O documento inclui ainda uma declaração de Roberto Lopes, capitão do Shamrock Rovers e presidente da Associação de Jogadores Profissionais da Irlanda.

Não podemos ignorar a catástrofe humanitária na Palestina; a enorme perda de vidas precisa estar acima de qualquer consideração esportiva”, afirmou Lopes, nascido em Dublin e que deve disputar a Copa do Mundo de junho por Cabo Verde.

“A Irlanda tem aqui uma oportunidade de liderar e fazer o que outros não farão”, completou.

Israel disputa competições da Uefa desde o início da década de 1980, após ter sido excluído dos torneios da Confederação Asiática de Futebol (AFC) nos anos 1970, quando diversos países se recusaram a enfrentá-lo.

O primeiro-ministro da Irlanda, Micheál Martin, afirmou que as duas partidas contra Israel devem ser realizadas.

“Fomos críticos e nos opusemos fortemente à política do governo israelense em Gaza, em particular. Também condenamos o ataque do Hamas contra Israel, que foi absolutamente horrível”, declarou o premiê ao jornal Irish Times.

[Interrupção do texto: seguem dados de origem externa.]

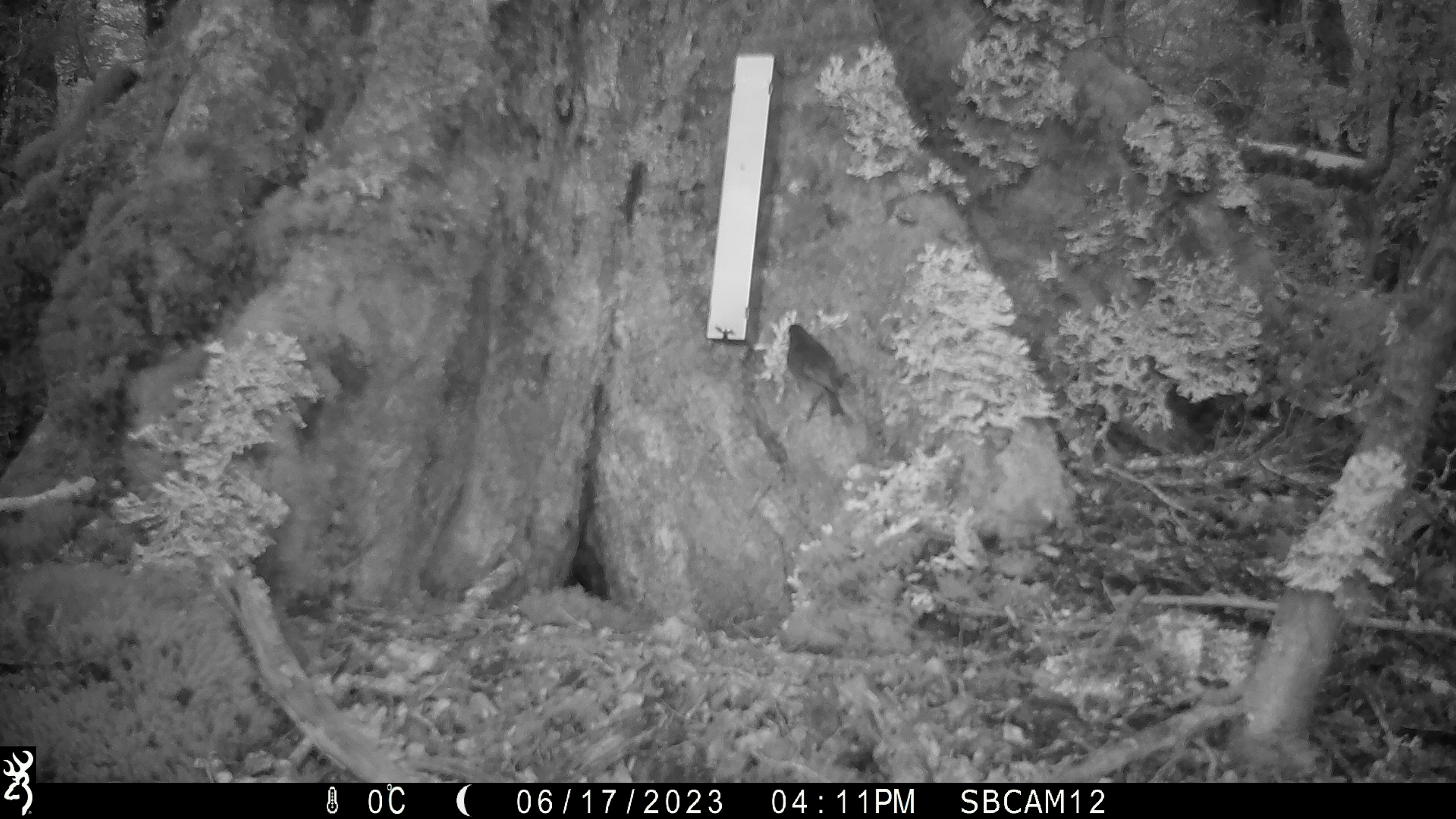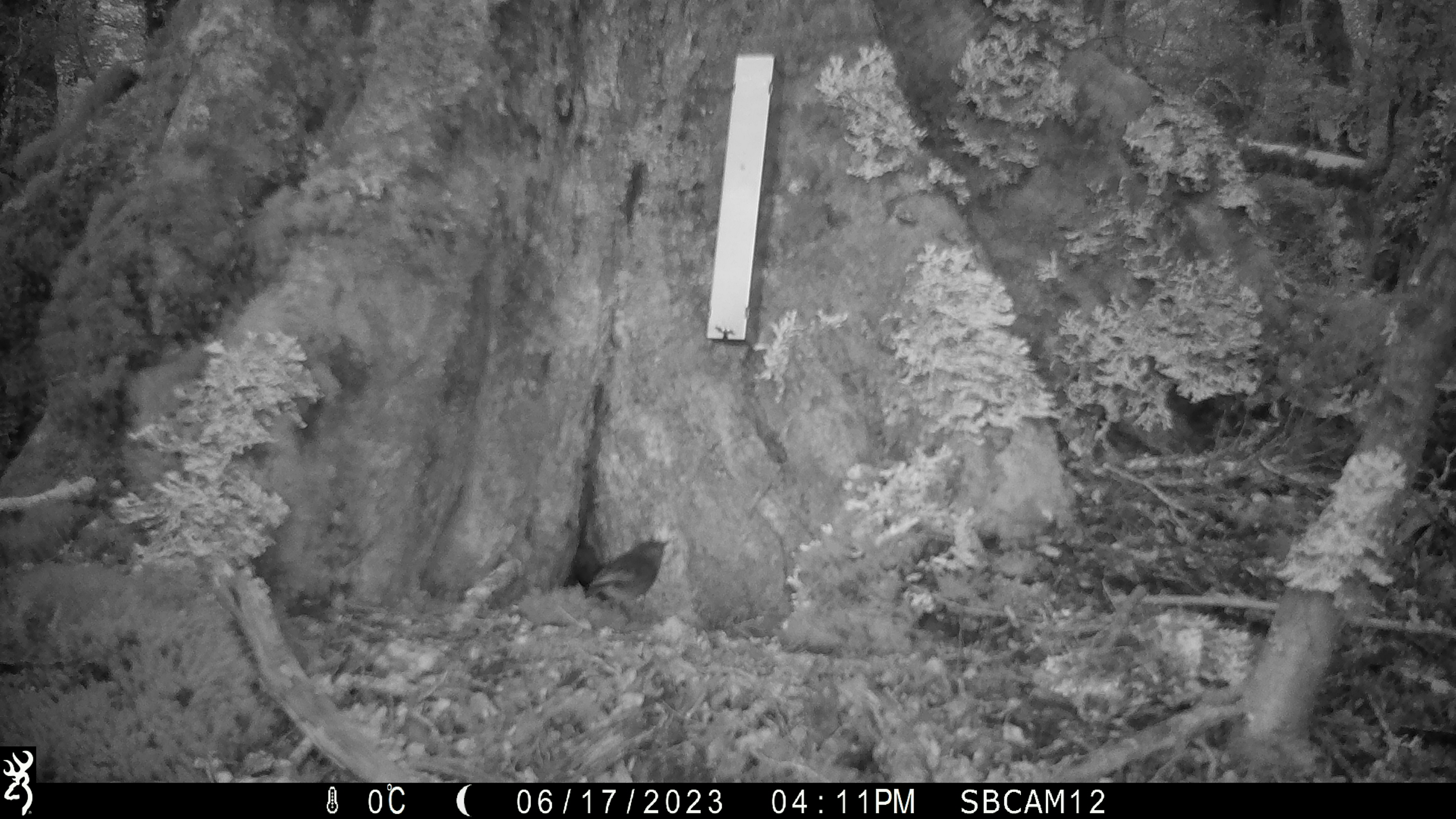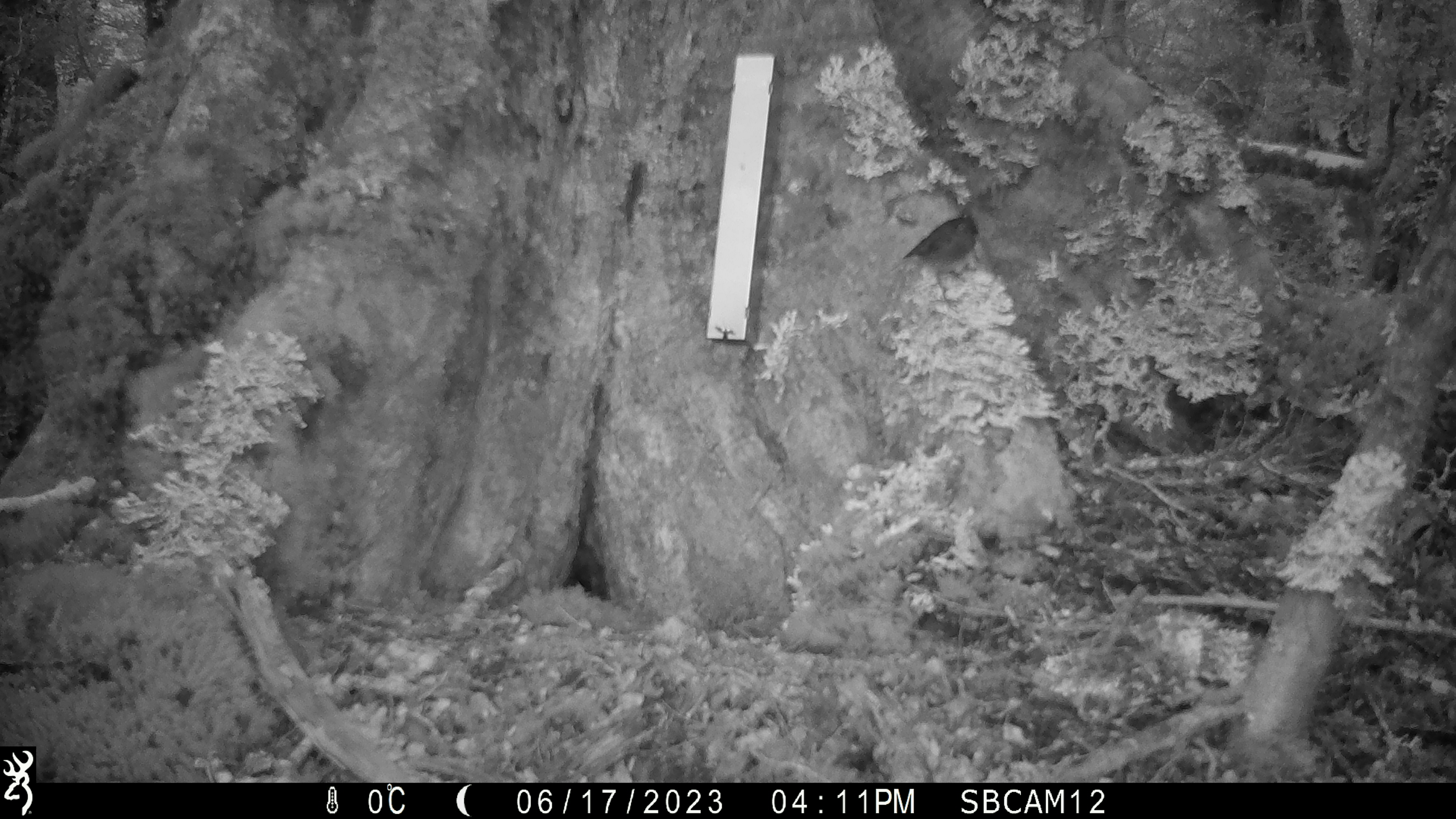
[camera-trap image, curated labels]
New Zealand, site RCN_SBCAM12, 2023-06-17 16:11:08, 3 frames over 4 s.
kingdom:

“Acho que o esporte é uma área que pode se tornar desafiadora quando entra no campo da política”, acrescentou.

Em fevereiro, o diretor-executivo da FAI, David Courell, afirmou que a seleção irlandesa não teria escolha a não ser cumprir suas obrigações, sob risco de prejudicar os interesses esportivos do futebol do país, incluindo uma possível exclusão de futuras competições.

Uma pesquisa realizada pela Irish Football Supporters Partnership apontou que 76% dos entrevistados são contra a realização da partida.